WORK ORDER 1
Print the stretch of the fine-tuning glossary entry from "Fine-tuning is the" through "to teach from.", word for word.
WORK ORDER 2
Render this sentence from the fine-tuning glossary entry in Spanish: "It is a heavier tool than prompting or RAG because it changes the model itself, so it pays off when you need consistent behaviour at scale and you have good example data to teach from."

---
title: "What Is Fine-Tuning?"
description: "Fine-tuning means further training a pretrained AI model on your own examples so it learns a specific style, format or task. Meaning, how it differs from RAG and prompting, and when it is worth it."
type: "glossary"
locale: "en"
term: "Fine-Tuning"
canonical: "https://agenticschool.dev/glossary/fine-tuning"
dateModified: "2026-07-03"
---

# What Is Fine-Tuning?

- Definition: Fine-Tuning
- Updated: 2026-07-03
- Keywords: fine-tuning, what is fine-tuning, fine-tuning meaning, fine-tuning vs rag, model fine-tuning
- Canonical URL: https://agenticschool.dev/glossary/fine-tuning
- Locale: en

> Fine-tuning means further training a pretrained AI model on your own examples so it learns a specific style, format or task. Meaning, how it differs from RAG and prompting, and when it is worth it.

Fine-tuning is the process of taking a pretrained AI model and training it further on a focused set of your own examples, so it reliably adopts a specific style, format, or skill without being told every time in the prompt. The base model already knows language broadly; fine-tuning nudges its weights toward your narrow use case, whether that is answering in your brand voice, always returning a certain JSON shape, or handling a specialised domain. It is a heavier tool than prompting or RAG because it changes the model itself, so it pays off when you need consistent behaviour at scale and you have good example data to teach from.

DATASET ENTRIES
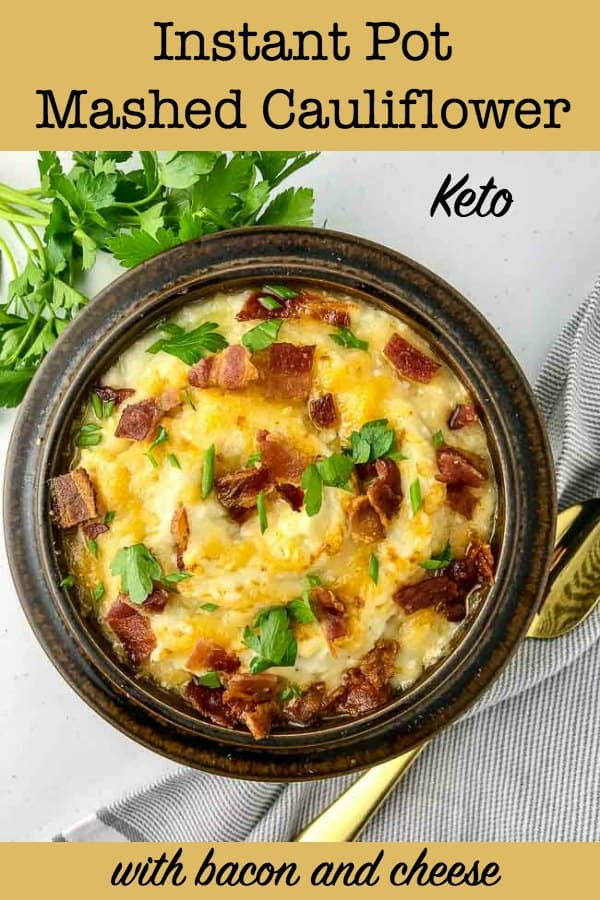 Instapot Mashed Cauliflower Keto
 Instant Pot Mashed Cauliflower with Bacon and Cheese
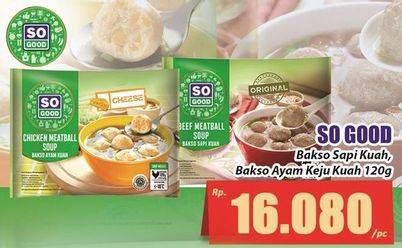 Promo Harga So Good Bakso Kuah Sapi, Ayam Keju 120 gr - Hari Hari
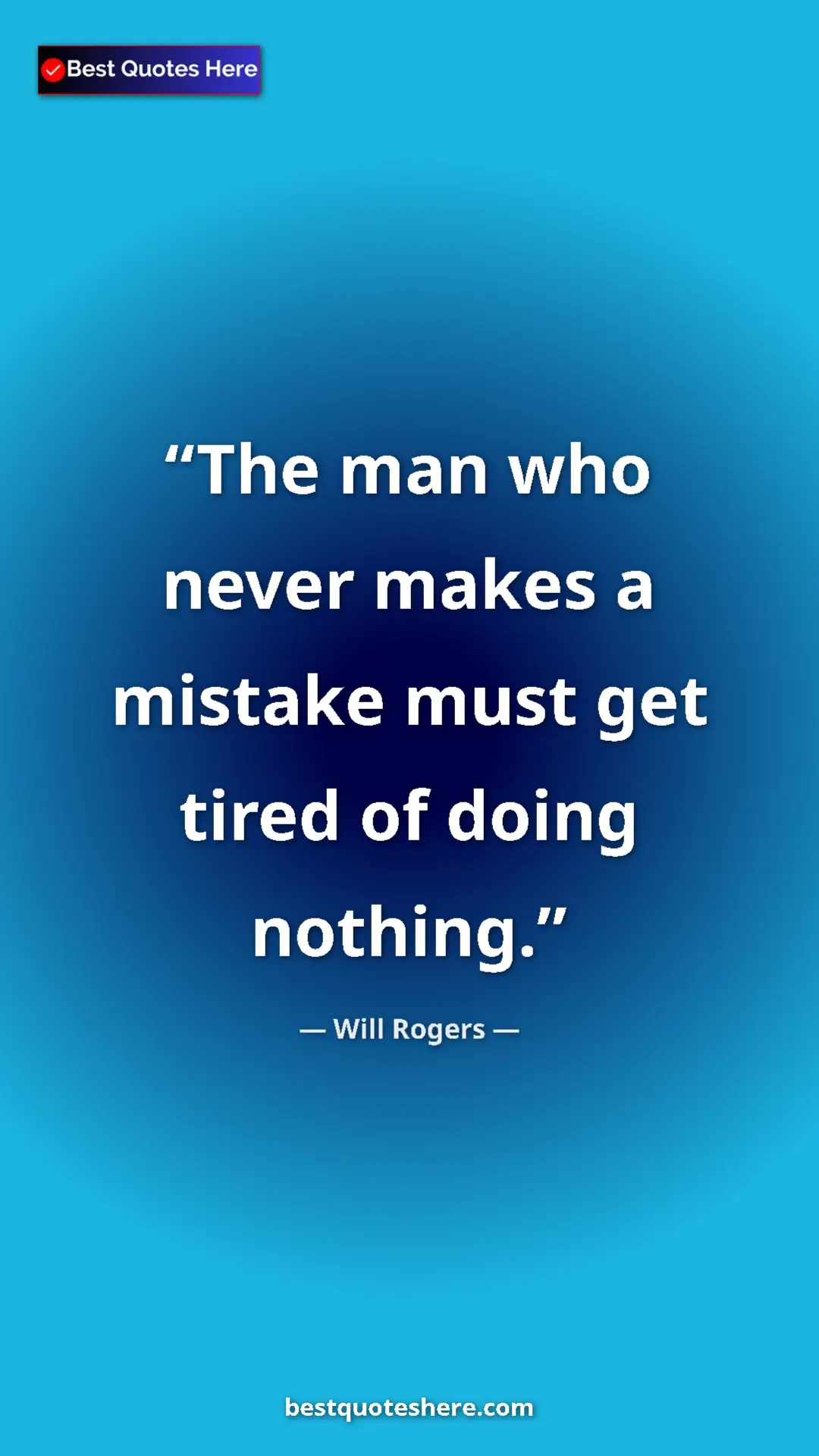 Will Rogers Quote Card: "The man who never makes a mistake must get tired of doing..." Pinterest quote poster by Will Rogers: "The man who never makes a mistake must get tired of doing..."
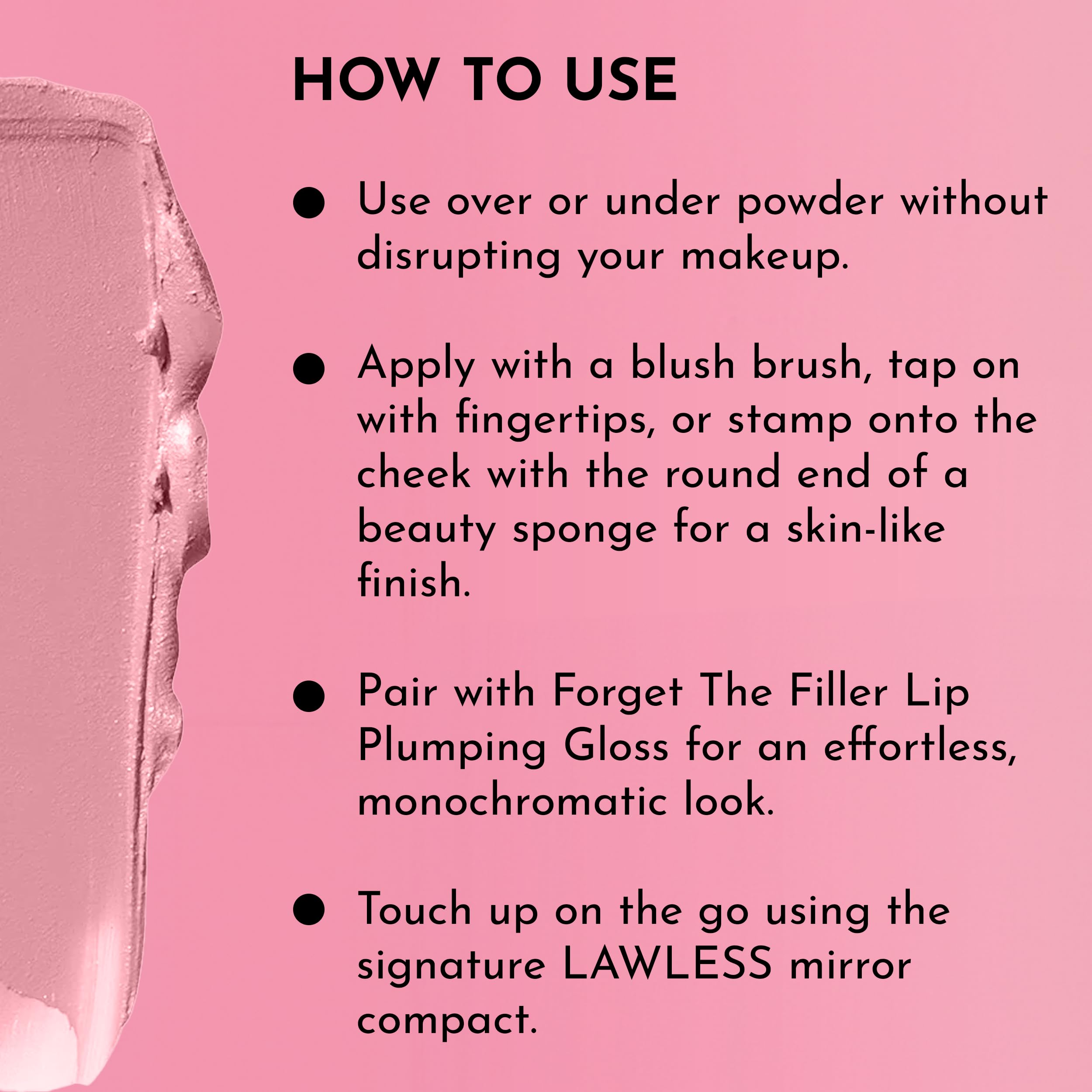 LAWLESS Pinch My Cheeks Rosebud ingredients highlight Green Tea Extract for a refreshing feel.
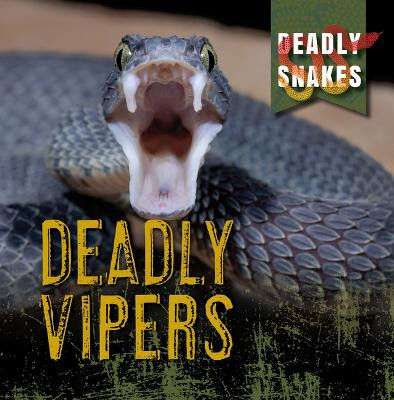 Deadly Vipers by Monika Davies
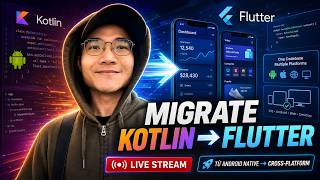 Live 17/6/2026 Migrate Kotlin Multiplatform sang Flutter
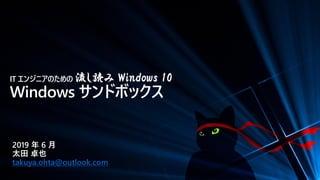 IT エンジニアのための 流し読み Windows 10
Windows サンドボックス
2019 年 6 月
太田 卓也
takuya.ohta@outlook.com
 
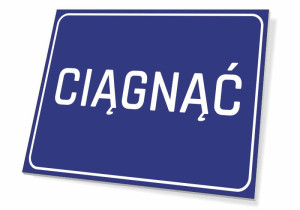 Tabliczka ciągnąć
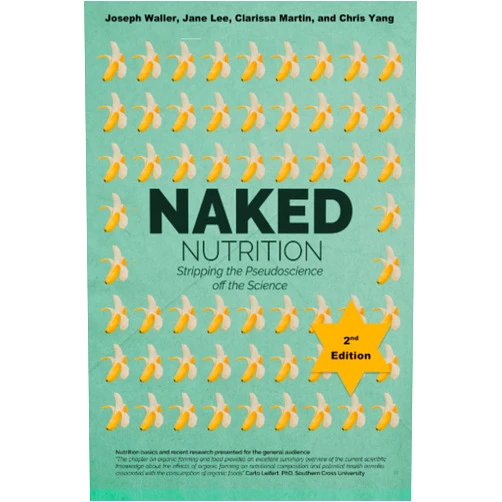 By Joseph Waller (Author), Jane Lee (Author), Clarissa Martin (Author), Chris Yang (Author) & 1 more Naked Nutrition: Stripping the Pseudoscience off the Science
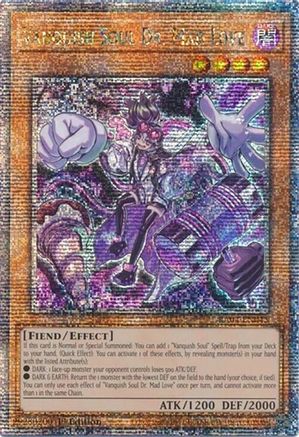 Vanquish Soul Dr. Mad Love (Quarter Century Secret Rare) (RA04-FR045) - Quarter Century Stampede 1ère Édition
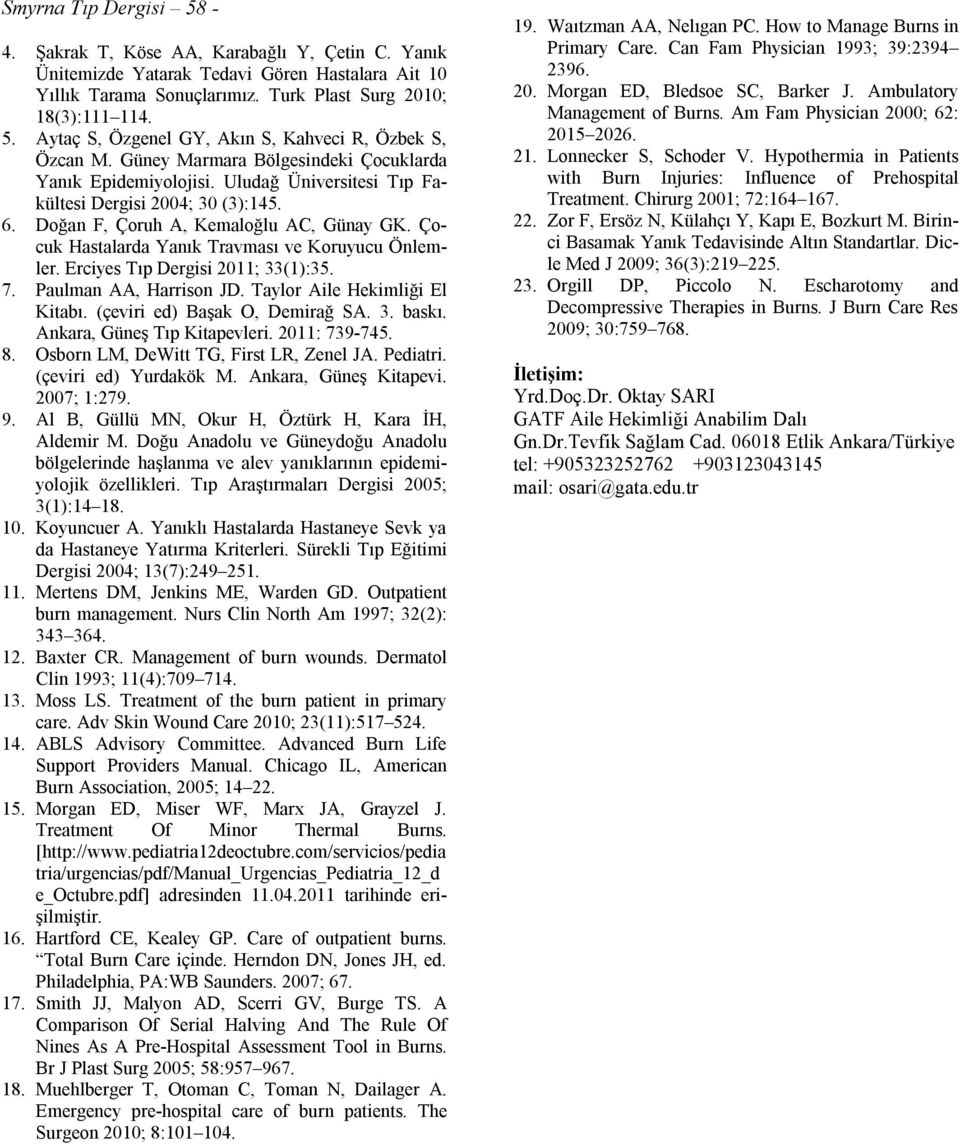 Çocuk Hastalarda Yanık Travması ve Koruyucu Önlemler. Erciyes Tıp Dergisi 2011; 33(1):35. 7. Paulman AA, Harrison JD. Taylor Aile Hekimliği El Kitabı. (çeviri ed) Başak O, Demirağ SA. 3. baskı.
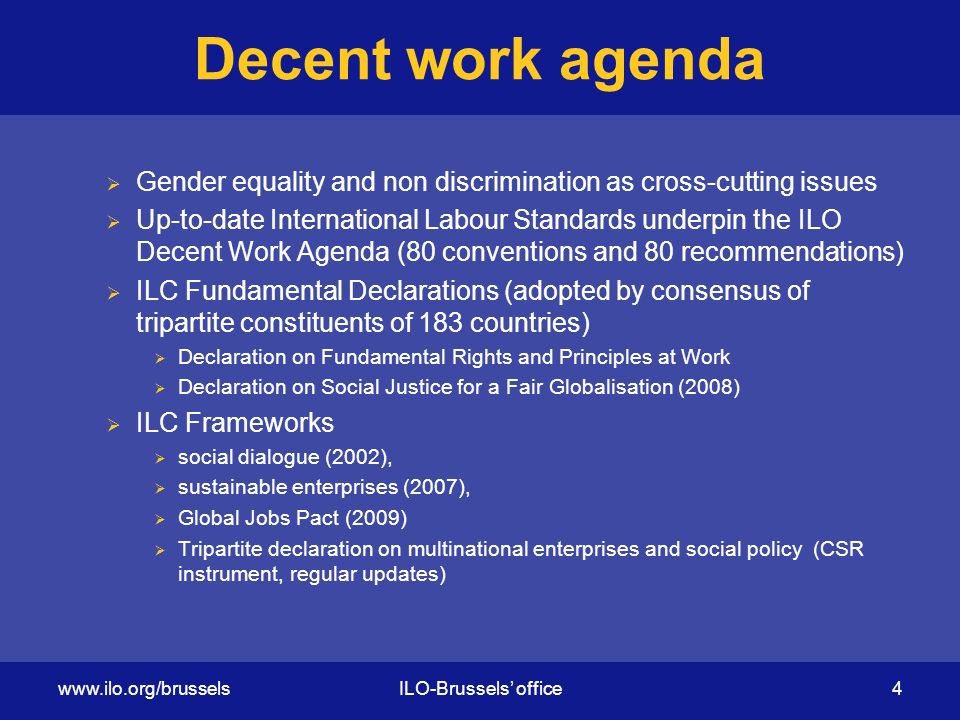 Decent work agenda  Gender equality and non discrimination as cross-cutting issues  Up-to-date International Labour Standards underpin the ILO Decent Work Agenda (80 conventions and 80 recommendations)  ILC Fundamental Declarations (adopted by consensus of tripartite constituents of 183 countries)  Declaration on Fundamental Rights and Principles at Work  Declaration on Social Justice for a Fair Globalisation (2008)  ILC Frameworks  social dialogue (2002),  sustainable enterprises (2007),  Global Jobs Pact (2009)  Tripartite declaration on multinational enterprises and social policy (CSR instrument, regular updates)   office 4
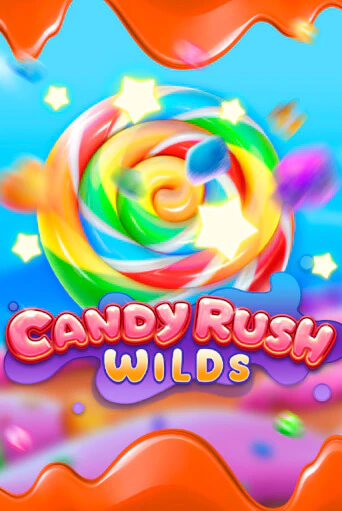 Candy Rush Wilds ига на фантики | MaxBet без риска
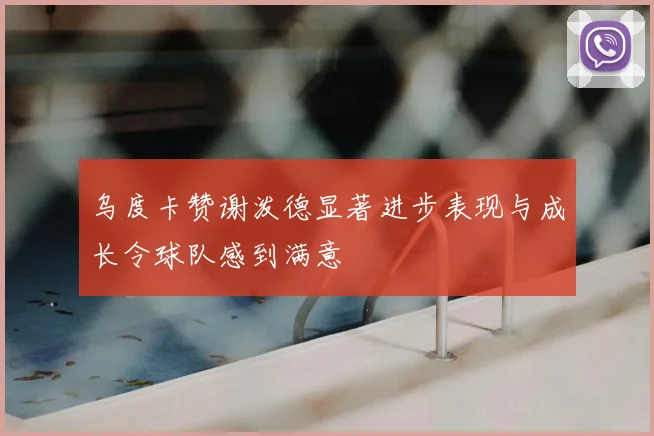 乌度卡赞谢泼德显著进步表现与成长令球队感到满意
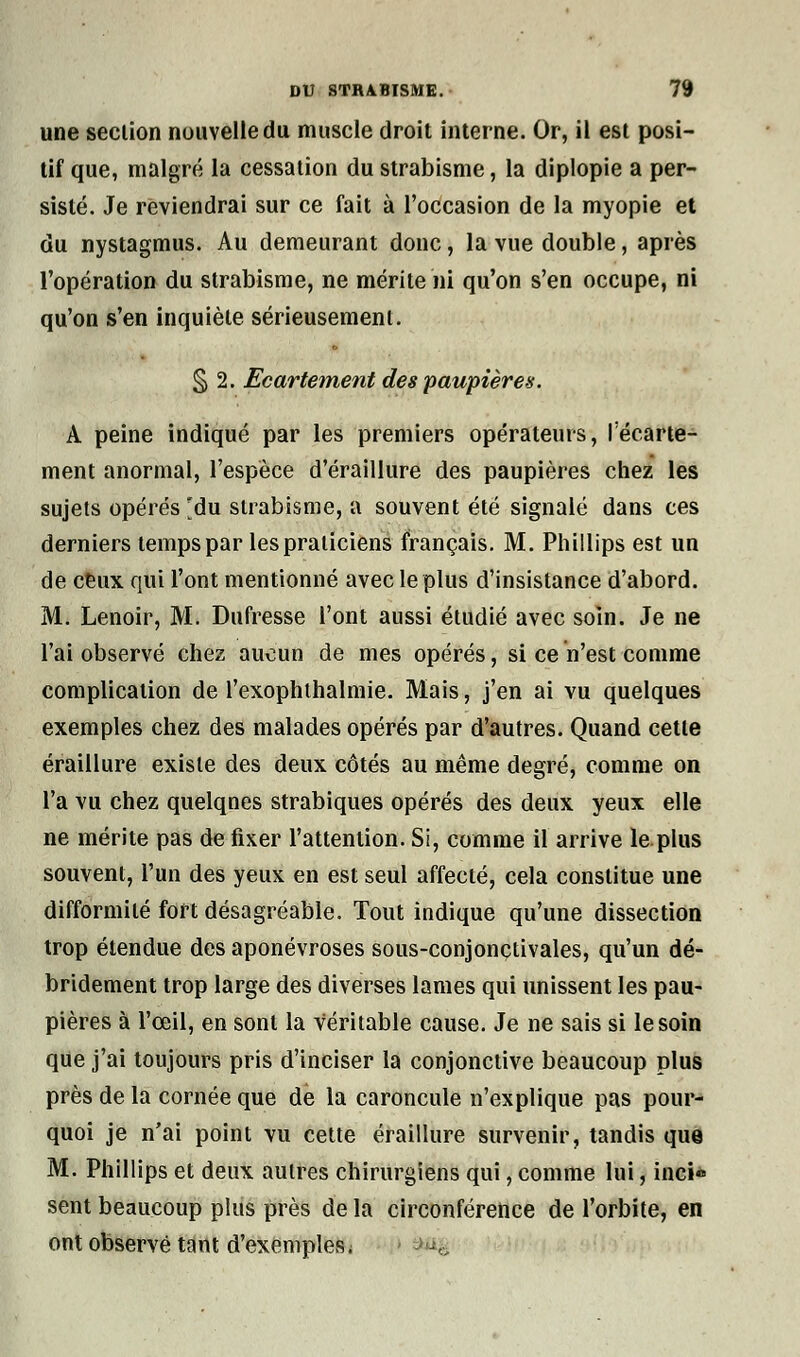 une section nouvelle du muscle droit interne. Or, il est posi- tif que, malgré la cessation du strabisme, la diplopie a per- sisté. Je reviendrai sur ce fait à l'occasion de la myopie et du nystagmus. Au demeurant donc, la vue double, après l'opération du strabisme, ne mérite ni qu'on s'en occupe, ni qu'on s'en inquiète sérieusement. § 2. Ecartement des paupières. A peine indiqué par les premiers opérateurs, l'écarte- ment anormal, l'espèce d'éraillure des paupières chez les sujets opérés 'du strabisme, a souvent été signalé dans ces derniers temps par les praticiens français. M. Phillips est un de ceux qui l'ont mentionné avec le plus d'insistance d'abord. M. Lenoir, M. Dufresse l'ont aussi étudié avec soin. Je ne l'ai observé chez aucun de mes opérés, si ce n'est comme complication de l'exophthalmie. Mais, j'en ai vu quelques exemples chez des malades opérés par d'autres. Quand cette éraillure existe des deux côtés au même degré, comme on l'a vu chez quelques strabiques opérés des deux yeux elle ne mérite pas de fixer l'attention. Si, comme il arrive le plus souvent, l'un des yeux en est seul affecté, cela constitue une difformité fort désagréable. Tout indique qu'une dissection trop étendue des aponévroses sous-conjonctivales, qu'un dé- bridement trop large des diverses lames qui unissent les pau- pières à l'œil, en sont la véritable cause. Je ne sais si le soin que j'ai toujours pris d'inciser la conjonctive beaucoup plus près de la cornée que de la caroncule n'explique pas pour- quoi je n'ai point vu cette éraillure survenir, tandis que M. Phillips et deux autres chirurgiens qui, comme lui, inci* sent beaucoup plus près de la circonférence de l'orbite, en ont observé tant d'exemples\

EXPECTED OUTPUT 1
Fine-tuning is the process of taking a pretrained AI model and training it further on a focused set of your own examples, so it reliably adopts a specific style, format, or skill without being told every time in the prompt. The base model already knows language broadly; fine-tuning nudges its weights toward your narrow use case, whether that is answering in your brand voice, always returning a certain JSON shape, or handling a specialised domain. It is a heavier tool than prompting or RAG because it changes the model itself, so it pays off when you need consistent behaviour at scale and you have good example data to teach from.

EXPECTED OUTPUT 2
Es una herramienta más pesada que el prompting o el RAG porque modifica el propio modelo, por lo que vale la pena cuando necesitas un comportamiento coherente a gran escala y cuentas con buenos datos de ejemplo con los que enseñarle.